Getting Started, Adding Time To Your Workout, Building Endurance
How long has it been since you were in good physical shape?
How long since you could walk around the block and not be out of breath?
It is extremely important that when you finally make the decision to “get in shape” as they say, that you do it gradually, starting off slowly and then eventually adding both time and intensity to your workouts.
You are not going to go from not working out for the last 10-20 years, to jogging for 5 miles in a week. You must slowly advance your workout routine over a period of weeks and months in order to gain back the physical fitness you have lost over time. If you start off too quickly, you will immediately become disappointed and dissatisfied with your performance and likely stop – and that is not what you need.
So, start by simply walking – either outside in your neighborhood, or at the gym on a treadmill. Start slowly for about 20 minutes at a time. Then slowly speed up and add 5-10 minutes at a time to increase your breathing and heart rate. Again – slowly.
You can then vary your routine as to not get bored, by alternating various cardio machines at the gym: rowing, stair steps, ellipticals, etc. But remember that you are slowly adding time and intensity to the workout on generally a weekly basis.

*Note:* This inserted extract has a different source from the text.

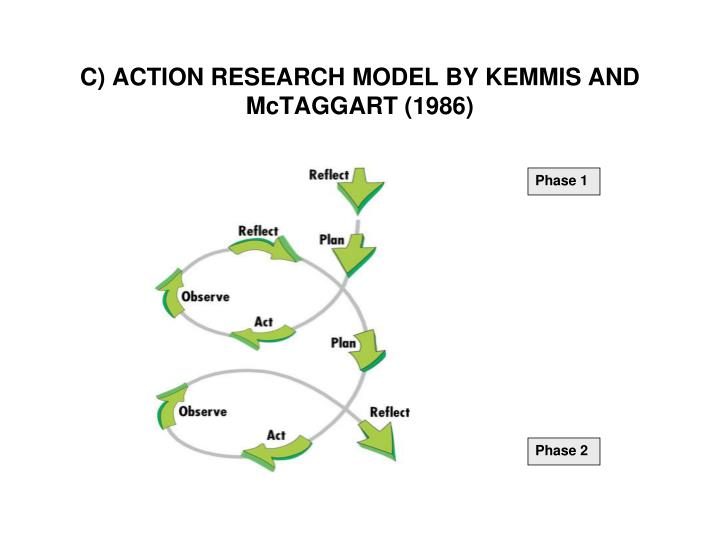 C) ACTION RESEARCH MODEL BY KEMMIS AND McTAGGART (1986)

A good rate to follow is once you are plateaued at a particular pace, add 10 minutes at a time. NOTE: The older you are, the more slowly you need to advance.
You might purchase a heart rate monitor to aid in knowing when to advance your workout over time. The goal is to slowly push yourself to higher and higher rates of heart beats and breaths over time, until you reach a level you are comfortable with, and then maintaining that level over time.
A SIDE NOTE: Adding some weight training to your weekly routine will help you build overall physical fitness because cardio and weight training go hand in hand. But you need to start with gaining back your basic cardio physical fitness. In other words, you need to be able to go for a long walk at a increased pace without being completely out of breath and unable to talk normally.